A prominent poverty graduation program for women in rural northern Kenya has had big financial impacts, according to new results from an ongoing study led from UC Davis.

by Alex Russell | May 09, 2022: The USAID-supported impact evaluation has found that The BOMA Project’s Rural Entrepreneur Assess Project (REAP) in Samburu County, Kenya significantly increased business assets, income and savings for most participants with additional benefits for nearby women who did not take part in the program. These results were reported at a Washington, D.C. event on April 21, 2022 at the National Press Club.

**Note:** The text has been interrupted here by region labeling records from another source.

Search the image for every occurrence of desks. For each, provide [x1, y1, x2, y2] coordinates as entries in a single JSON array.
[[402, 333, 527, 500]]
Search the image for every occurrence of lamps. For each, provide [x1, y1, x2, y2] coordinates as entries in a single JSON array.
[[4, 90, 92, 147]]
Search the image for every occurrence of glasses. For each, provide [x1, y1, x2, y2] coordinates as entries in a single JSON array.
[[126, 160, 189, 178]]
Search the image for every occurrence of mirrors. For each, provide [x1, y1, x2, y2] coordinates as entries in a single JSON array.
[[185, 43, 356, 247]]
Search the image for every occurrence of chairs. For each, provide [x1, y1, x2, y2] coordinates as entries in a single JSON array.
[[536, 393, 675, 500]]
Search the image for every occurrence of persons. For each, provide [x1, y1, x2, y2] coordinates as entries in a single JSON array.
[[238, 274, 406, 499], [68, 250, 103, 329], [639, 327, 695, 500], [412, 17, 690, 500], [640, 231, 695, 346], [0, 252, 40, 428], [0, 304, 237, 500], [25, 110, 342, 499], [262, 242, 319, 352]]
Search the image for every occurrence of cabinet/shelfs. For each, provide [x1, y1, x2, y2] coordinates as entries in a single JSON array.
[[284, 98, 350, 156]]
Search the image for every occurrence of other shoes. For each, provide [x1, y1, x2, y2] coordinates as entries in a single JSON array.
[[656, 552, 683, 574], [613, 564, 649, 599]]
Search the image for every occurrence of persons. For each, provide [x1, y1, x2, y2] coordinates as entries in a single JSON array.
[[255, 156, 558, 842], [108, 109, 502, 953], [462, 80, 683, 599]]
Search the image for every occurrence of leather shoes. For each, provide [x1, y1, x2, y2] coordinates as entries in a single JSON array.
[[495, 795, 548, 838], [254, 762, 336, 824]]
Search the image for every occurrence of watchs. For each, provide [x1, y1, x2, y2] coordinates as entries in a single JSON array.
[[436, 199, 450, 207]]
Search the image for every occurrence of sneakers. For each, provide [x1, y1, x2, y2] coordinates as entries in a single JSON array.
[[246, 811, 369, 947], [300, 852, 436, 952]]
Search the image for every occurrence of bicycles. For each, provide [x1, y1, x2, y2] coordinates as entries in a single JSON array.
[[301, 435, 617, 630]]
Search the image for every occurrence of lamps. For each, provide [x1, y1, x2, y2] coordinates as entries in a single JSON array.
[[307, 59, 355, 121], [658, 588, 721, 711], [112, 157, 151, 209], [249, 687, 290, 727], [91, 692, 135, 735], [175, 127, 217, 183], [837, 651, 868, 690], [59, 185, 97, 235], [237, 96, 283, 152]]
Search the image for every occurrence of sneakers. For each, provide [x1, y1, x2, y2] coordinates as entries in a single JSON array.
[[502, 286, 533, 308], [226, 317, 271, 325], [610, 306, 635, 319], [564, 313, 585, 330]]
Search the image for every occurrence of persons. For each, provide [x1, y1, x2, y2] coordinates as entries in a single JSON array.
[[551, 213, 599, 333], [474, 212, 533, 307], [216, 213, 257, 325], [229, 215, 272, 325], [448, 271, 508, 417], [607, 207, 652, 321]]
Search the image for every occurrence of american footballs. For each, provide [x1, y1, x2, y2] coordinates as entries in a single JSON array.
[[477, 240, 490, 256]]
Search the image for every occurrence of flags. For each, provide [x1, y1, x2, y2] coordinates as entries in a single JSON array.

“On average, women who participated in REAP generated a lot of income and savings while preserving the value of their initial asset grant,” said Michael Carter, director of the Feed the Future Innovation Lab for Markets, Risk & Resilience and the study’s principal investigator. “We also found variation in psychological assets, such as levels of depression, that appear to drive who benefits from the program.”

Increased Assets, Income and Savings

Since 2018, Carter has led the impact evaluation on REAP, The BOMA Project’s flagship program, which provides training, mentorship and asset grants to small groups of women to start businesses. Targeted at the poorest women in communities across Samburu County, REAP sets out to build tangible material assets as well as intangible psychological assets, such as the self-confidence to succeed.

The study found that REAP participants who had just completed the 24-month program had, on average, 324% more in business assets, 32% more in total annual household cash income and 509% more in cash savings than non-participants in communities where no REAP programming took place.

Those benefits generated a total return-on-investment (ROI), also called a benefit-cost ratio, of 3.1, meaning that every $1 invested in REAP delivers about $3 in benefits to communities in Samburu. This ROI was driven in part by spillovers from REAP participants to women in their communities who were eligible for REAP but who were not offered to join.

Carter has also found evidence that these benefits come in part from how REAP changed participants’ desire for economic advancement.

“When you lift constraints that hold people back in life, what people want also seems to change,” said Carter.

Depression Blunts the Benefits of Programming

Carter and his team found that women’s levels of depression going into REAP determined whether they would benefit from the program. Women experiencing severe depression, which was roughly 30 percent of all women in the study, had almost no benefit from participating in the program.

Sam Owilly, chief scaling officer for The BOMA Project, said that these high levels of depression are representative of the substantial shocks and stresses women in the region face in their daily lives. These include an increased likelihood of drought caused by climate change as well as the impacts of the COVID-19 pandemic and even geopolitical dynamics like the war in Ukraine.

“I think the correlation between economic viability and psychological wellbeing is actually the groundbreaking outcome of this experiment,” said Owilly. “We’re going to be a bit more intentional in factoring in psychological and mental health in terms of targeting.”